Nato nel 1985, torinese, Guglielmo Bruno – questo il nome all’anagrafe di Willie Peyote, tra gli artisti che hanno riscosso maggiore successo all’ultimo Concerto del Primo Maggio di Romaprossimo Concerto del Primo Maggio di Roma, è uno dei rari casi di rapper che ha cominciato a fare musica al di fuori della scena hip hop: ai tempi del liceo, infatti, suonava il basso e la batteria in alcune band punk-rock. Si avvicina attivamente alla musica rap solo durante l’ultimo anno delle superiori, inizialmente con il gruppo SOS Clique e poi da solista. Il suo approccio è caratterizzato da sempre da testi intelligenti e profondi, spesso più simili a quelli di un cantautore che a quelli di un rapper in senso stretto, e dalla volontà di sperimentare anche l’interazione con musicisti veri e propri, oltre che con produttori hip hop. Nel 2011 pubblica il suo primo lavoro, “Manuale del giovane nichilista”, e a stretto giro comincia a collaborare con un gruppo funk torinese, il Funk Shui Project. Segue nel 2013 il suo secondo lavoro, “Non è il mio genere, il genere umano”. La svolta arriva nel 2013 con il concorso per autori di canzoni Genova x Voi, dove si aggiudica la vittoria nella sezione Rapper; dopo la firma del contratto editoriale con Universal Music Publishing seguono due anni in studio, coronati dall’uscita nel 2015 dell’album “Educazione sabauda”, da indipendente.
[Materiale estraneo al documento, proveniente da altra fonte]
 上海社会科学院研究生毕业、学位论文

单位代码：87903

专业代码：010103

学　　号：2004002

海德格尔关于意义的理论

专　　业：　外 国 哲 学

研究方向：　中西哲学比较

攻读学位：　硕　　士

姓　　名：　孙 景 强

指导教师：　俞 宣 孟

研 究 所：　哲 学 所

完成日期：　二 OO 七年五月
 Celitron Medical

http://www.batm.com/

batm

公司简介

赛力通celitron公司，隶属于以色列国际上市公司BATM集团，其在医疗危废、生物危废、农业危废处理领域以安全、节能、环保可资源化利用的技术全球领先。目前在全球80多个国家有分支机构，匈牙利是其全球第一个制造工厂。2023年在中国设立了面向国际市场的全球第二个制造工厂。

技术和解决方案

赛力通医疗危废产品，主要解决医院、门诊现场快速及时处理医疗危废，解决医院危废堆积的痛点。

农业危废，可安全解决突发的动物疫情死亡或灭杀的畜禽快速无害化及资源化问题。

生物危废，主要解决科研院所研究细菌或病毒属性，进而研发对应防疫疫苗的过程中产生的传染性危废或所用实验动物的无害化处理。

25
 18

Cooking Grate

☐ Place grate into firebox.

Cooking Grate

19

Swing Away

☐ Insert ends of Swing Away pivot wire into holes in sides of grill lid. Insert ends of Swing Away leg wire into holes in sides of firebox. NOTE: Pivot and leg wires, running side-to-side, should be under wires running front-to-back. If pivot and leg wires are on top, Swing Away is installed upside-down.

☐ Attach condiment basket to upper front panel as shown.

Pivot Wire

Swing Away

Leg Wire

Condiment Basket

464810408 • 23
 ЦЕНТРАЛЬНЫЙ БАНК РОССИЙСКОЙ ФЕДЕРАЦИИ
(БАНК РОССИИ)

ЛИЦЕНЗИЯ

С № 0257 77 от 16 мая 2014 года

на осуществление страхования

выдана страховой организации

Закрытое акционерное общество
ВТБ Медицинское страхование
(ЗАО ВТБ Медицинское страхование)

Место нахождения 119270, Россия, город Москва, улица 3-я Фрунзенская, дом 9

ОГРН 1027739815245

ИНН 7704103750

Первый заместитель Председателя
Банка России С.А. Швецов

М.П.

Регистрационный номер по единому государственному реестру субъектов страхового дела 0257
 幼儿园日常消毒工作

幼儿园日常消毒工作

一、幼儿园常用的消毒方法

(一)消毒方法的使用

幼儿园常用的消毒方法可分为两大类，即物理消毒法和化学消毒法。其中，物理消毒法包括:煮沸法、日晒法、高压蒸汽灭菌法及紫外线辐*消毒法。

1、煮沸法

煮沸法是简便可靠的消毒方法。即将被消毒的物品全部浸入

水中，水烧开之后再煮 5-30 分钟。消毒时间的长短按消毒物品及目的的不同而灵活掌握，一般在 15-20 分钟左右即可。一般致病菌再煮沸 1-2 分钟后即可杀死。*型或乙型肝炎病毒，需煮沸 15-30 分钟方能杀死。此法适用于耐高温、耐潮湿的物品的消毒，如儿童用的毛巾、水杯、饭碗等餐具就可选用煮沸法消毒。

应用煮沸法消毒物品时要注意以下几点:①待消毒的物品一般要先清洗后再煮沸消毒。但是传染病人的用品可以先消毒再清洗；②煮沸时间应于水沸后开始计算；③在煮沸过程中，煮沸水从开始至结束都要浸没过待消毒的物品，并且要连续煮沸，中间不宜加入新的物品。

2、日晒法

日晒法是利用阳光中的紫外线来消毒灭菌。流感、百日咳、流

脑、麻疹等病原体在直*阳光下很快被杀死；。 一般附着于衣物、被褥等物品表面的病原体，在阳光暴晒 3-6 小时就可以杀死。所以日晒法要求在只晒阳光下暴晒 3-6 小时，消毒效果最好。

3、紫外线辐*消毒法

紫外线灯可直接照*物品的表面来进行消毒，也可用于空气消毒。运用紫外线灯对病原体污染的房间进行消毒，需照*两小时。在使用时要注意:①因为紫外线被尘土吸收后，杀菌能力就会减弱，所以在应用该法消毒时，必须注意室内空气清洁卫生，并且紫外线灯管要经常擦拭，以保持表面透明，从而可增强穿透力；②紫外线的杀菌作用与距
L’album riceve recensioni molto positive sia per il formato adulto che per il contenuto, tanto che verrà anche invitato da Fabio Fazio a esibirsi con il singolo “Io non sono razzista ma…” nella sua trasmissione “Che tempo che fa”. Nel 2017 fonda insieme ai collaboratori un’etichetta propria, la 451, e pubblica il suo quarto lavoro solista, “Sindrome di Tôret”, finora il più riuscito sia a livello artistico che commerciale; è realizzato interamente con l’apporto di una vera e propria band.  Il relativo tour, che proseguirà anche per tutta l’estate 2018, ha registrato il tutto esaurito nella maggior parte delle date. Non è una sorpresa, quindi, che gli organizzatori del Concerto del Primo Maggio lo abbiano voluto sul loro prestigioso palco.